Companies may use corporate social responsibility programmes not just to enhance their public image, but to also gain access to politicians, influence agendas, and shape public health policy to best suit their own interests. In a study article led by Gary Fooks from the University of Bath’s Tobacco Control Research Group in the UK and published in this week’s PLoS Medicine, these programmes are revealed as “an innovative form of corporate political activity”.

The continual efforts of British American Tobacco (BAT, the world’s second largest publicly traded tobacco company, which has won numerous awards for its social and environmental programmes) to re-establish access with the UK Department of Health, following the Government’s decision to restrict contact with major tobacco companies, were documented by the researchers.

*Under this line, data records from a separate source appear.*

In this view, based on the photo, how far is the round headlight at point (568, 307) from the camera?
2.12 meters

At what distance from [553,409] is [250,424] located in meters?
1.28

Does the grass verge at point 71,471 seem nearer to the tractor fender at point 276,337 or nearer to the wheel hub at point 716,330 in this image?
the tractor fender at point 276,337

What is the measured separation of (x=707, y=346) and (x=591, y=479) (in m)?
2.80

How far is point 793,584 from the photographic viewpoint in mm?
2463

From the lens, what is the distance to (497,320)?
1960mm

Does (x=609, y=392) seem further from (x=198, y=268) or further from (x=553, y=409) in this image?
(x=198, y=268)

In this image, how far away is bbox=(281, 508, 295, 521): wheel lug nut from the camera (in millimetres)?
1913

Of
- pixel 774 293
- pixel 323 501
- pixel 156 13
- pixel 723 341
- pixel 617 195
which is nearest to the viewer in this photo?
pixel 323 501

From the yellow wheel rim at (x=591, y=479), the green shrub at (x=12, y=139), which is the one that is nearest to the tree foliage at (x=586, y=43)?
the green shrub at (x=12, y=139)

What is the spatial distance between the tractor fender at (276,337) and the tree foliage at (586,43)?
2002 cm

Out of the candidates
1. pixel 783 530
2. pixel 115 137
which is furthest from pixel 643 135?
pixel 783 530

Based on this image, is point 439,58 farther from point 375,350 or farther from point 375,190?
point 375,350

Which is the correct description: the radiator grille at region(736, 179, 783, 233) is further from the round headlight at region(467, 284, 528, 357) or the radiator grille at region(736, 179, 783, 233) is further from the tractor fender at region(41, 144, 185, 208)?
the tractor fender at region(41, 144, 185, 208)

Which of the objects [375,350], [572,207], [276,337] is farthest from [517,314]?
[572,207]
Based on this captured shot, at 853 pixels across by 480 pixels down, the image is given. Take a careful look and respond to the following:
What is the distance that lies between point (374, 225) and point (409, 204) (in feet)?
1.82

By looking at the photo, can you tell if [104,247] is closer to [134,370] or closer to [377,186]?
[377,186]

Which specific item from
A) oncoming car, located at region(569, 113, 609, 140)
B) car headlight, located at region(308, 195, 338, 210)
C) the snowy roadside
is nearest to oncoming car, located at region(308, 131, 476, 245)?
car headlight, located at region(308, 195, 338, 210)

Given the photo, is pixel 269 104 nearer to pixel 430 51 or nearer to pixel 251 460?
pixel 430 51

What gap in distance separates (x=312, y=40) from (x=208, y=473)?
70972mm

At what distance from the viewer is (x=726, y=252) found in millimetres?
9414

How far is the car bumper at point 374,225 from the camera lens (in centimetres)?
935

Searching BAT records that were made publicly available as a result of litigation in the U.S. (for the period, 1998-2000) were involved in a detailed case investigation. The researchers demonstrate how the business used its corporate social responsibility programme in its dialogue with policymakers to influence the priorities of public and elected officials in the UK, encourage them to take notice of proposals that best suited the company (for example, to make regulation voluntary), and to go over the Government’s worries about whether the industry could be trusted to work in partnership.

In order to reveal how BAT was able to connect its preferred policies to political and societal values, such as harm reduction, child health, and cooperation between business and government, the authors documented examples of correspondence from Martin Broughton (BAT’s chair between 1998 and 2004) and notes from meeting with politicians, including former UK Prime Minister Tony Blair.

They argue that their discoveries underline the need for broad implementation of Article 5.3 of the World Health Organization’s Framework Convention on Tobacco Control (an international treaty that aims to reduce the harm linked with tobacco use) which aims to protect public-health policies on tobacco control from tobacco industry influence. Measures to ensure transparency in all interactions between all parts of the government and the tobacco industry, and to raise awareness across government of what tobacco businesses hope to achieve through corporate social responsibility will be required for successful implementation.

The researchers explain:

“our case study underlines the value of understanding BAT’s [corporate social responsibility programme] as an innovative form of corporate political activity. This approach to conceptualizing [corporate social responsibility] has potentially important implications for public health given the widely documented impact of tobacco companies’ political activity in delaying and blocking health related policies.

More generally, it is likely to be relevant to understanding the impact of [corporate social responsibility] in other industrial sectors, such as alcohol and food, where corporate social responsibility also seems to have been used to shape government policy.

We suggest that our findings – and the absence of strong evidence suggesting that co-regulation is capable of aligning the business models of big food and drinks companies with the demands of public health – suggest that the role of corporate social responsibility in the [UK Government’s Public Health Responsibility] Deal needs to be subjected to closer scrutiny.”